KKR snaps up Sofitel Sydney Wentworth Hotel for $315 million

Private equity giant Kohlberg Kravis Roberts (KKR) has snapped up the Sofitel Sydney Wentworth hotel, the favoured haunt for the Liberal Party on election nights, for $315 million at a time when the beleaguered tourism sector is set for a revival.

It was sold by the Singapore-based Frasers Hospitality Trust (FHT) which had been looking for a buyer last year but took it off the market after receiving what it said were low offer prices.

Operated by Accor Hotels, the well-known five-star heritage-listed hotel sits in the heart of Sydney’s financial district and has been used for the past year as a quarantine hotel. There are 436 guest rooms and suites over a gross floor area of 33,589 square metres spread over 17 floors.

Sydney’s first ever five-star hotel: the Sofitel Wentworth has been sold for $315 million.Credit:Brook Mitchell

During the pandemic, occupancy rates at hotels slumped to under 10 per cent and many smaller operators were forced to close. However, with restrictions easing and a high vaccination rate, the sector is preparing for a resurgence in demand.

The off-market sale advised by CBRE was at a 12.1 per cent premium to the independent valuation of $281.0 million as at September 30 on a freehold basis.

In a release to the Singapore Stock Exchange, late on Friday Eu Chin Fen, chief executive of FHT Trust, said the divestment was in line with its active portfolio management strategy to periodically evaluate divestment opportunities to recycle capital for better returns.

She said despite the ongoing COVID-19 pandemic, FHT had achieved an attractive sale price for the asset. “Our title restructuring has enabled the unlocking of a value greater than if Sofitel Sydney Wentworth had been sold as a leasehold property,” she said.

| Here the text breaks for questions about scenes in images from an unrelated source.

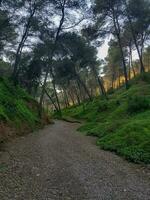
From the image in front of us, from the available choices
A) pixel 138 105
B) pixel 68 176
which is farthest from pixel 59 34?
pixel 68 176

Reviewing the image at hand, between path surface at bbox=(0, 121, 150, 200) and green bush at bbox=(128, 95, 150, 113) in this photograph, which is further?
green bush at bbox=(128, 95, 150, 113)

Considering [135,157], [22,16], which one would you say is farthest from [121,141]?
[22,16]

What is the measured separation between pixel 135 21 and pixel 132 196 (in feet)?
127

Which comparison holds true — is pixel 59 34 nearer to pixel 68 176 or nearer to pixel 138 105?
pixel 138 105

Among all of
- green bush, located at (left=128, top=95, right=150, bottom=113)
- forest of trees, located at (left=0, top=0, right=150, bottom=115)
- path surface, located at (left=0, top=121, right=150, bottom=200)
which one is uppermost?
forest of trees, located at (left=0, top=0, right=150, bottom=115)

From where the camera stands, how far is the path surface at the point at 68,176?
7352mm

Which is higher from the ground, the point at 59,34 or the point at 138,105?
the point at 59,34

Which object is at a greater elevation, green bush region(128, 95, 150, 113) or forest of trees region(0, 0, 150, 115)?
forest of trees region(0, 0, 150, 115)

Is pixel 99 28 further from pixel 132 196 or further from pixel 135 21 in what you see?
pixel 132 196

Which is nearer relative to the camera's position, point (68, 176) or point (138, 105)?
point (68, 176)

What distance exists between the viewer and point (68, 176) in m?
8.92

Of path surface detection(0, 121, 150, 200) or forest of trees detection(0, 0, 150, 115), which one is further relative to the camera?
forest of trees detection(0, 0, 150, 115)

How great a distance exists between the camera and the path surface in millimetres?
7352

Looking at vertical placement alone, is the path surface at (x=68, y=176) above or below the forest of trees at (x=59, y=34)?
below
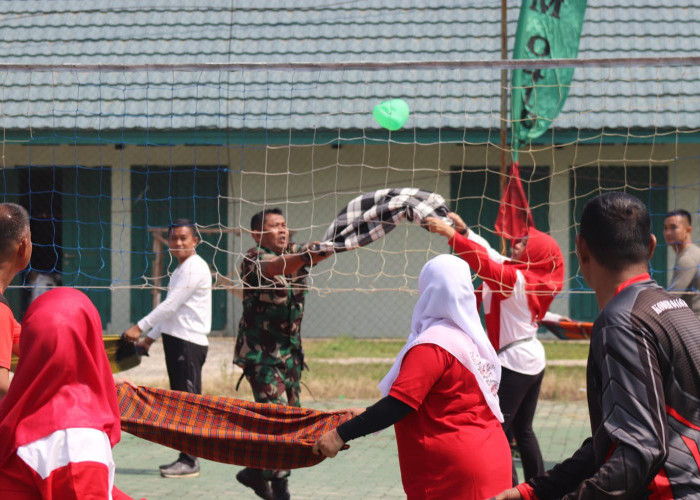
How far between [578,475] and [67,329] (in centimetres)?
169

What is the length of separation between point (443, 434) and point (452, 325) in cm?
46

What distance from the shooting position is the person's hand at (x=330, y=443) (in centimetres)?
400

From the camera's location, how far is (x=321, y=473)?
23.5 feet

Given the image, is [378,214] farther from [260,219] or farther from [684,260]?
[684,260]

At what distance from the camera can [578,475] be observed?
2814mm

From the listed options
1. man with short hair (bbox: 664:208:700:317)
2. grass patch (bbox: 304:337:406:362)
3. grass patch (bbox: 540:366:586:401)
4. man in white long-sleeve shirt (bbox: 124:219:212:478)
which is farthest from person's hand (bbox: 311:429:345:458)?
grass patch (bbox: 304:337:406:362)

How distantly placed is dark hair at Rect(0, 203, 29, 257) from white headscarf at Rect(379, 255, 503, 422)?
5.18 ft

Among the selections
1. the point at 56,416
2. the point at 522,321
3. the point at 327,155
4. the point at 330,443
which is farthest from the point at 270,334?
the point at 327,155

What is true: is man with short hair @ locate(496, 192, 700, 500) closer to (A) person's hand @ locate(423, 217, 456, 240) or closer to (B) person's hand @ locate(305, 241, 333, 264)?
(A) person's hand @ locate(423, 217, 456, 240)

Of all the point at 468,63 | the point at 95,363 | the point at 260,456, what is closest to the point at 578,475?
the point at 95,363

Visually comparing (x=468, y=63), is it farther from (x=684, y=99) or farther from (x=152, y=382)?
(x=684, y=99)

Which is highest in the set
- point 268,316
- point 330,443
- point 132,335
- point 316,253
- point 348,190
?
point 348,190

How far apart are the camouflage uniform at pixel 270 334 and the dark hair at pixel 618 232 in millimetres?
3795

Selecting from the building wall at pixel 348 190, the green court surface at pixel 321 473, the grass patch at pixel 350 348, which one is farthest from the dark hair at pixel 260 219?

“By doing so, we are unlocking the underlying value of Sofitel Sydney Wentworth at an optimal stage of the property’s life cycle and enhancing returns for our stapled security holders.”

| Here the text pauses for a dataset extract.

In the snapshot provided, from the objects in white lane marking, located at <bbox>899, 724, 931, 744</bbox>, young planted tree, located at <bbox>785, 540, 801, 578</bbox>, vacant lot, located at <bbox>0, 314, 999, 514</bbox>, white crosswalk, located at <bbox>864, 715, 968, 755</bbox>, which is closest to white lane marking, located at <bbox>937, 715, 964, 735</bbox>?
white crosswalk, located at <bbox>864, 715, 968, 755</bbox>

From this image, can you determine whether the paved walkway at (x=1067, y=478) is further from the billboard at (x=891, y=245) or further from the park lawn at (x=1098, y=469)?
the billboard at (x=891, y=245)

She said Sydney was expected to be facing a significant increase in room supply, particularly in the upscale and luxury segments which will be direct competition for the property just as the market is gradually recovering from the COVID-19 pandemic.

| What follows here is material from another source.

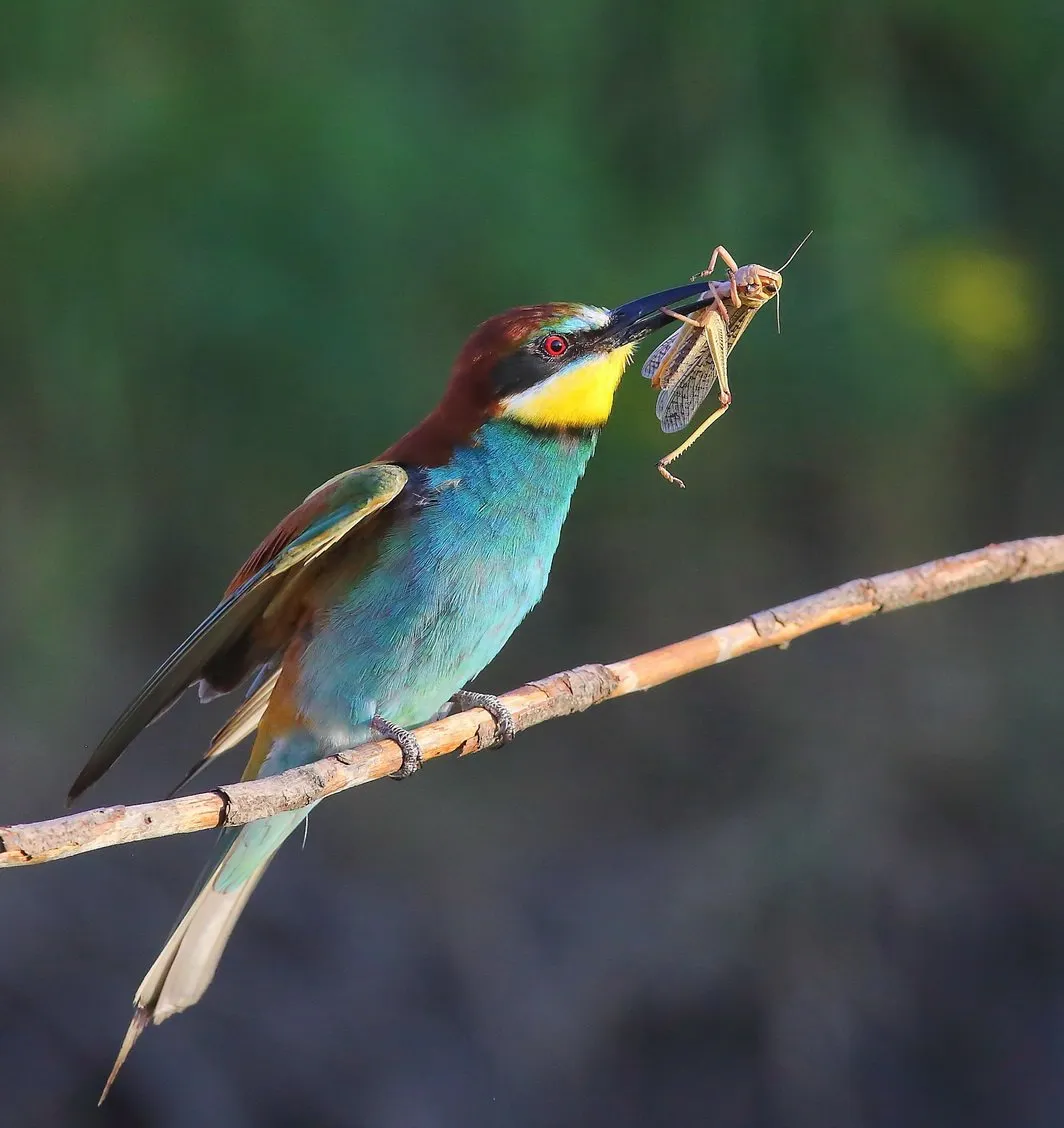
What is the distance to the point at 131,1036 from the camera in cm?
172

Against the backdrop of the global pandemic which caused the closure of domestic and international borders, demand for hotel assets has remained strong, according to agents.

CBRE’s latest report on the sector said despite the COVID-19 challenges, transaction activity has remained buoyant with more than $1 billion sales for the year to date, characterised by firm yields, unsatisfied capital and a scarcity of quality purchase opportunities.

Michael Simpson, managing director, capital markets at CBRE said combined with a very successful vaccine rollout, it augurs well for improved conditions as the lockdowns and travel restrictions are progressively wound back.

“We expect that domestic leisure will return to key city destinations to experience new hotel inventory in many of our key markets and that investment activity will continue to gather pace,” he said.

The sale also augurs well for the other hotels currently up for sale, including the Rydges in North Sydney and at Sydney airport.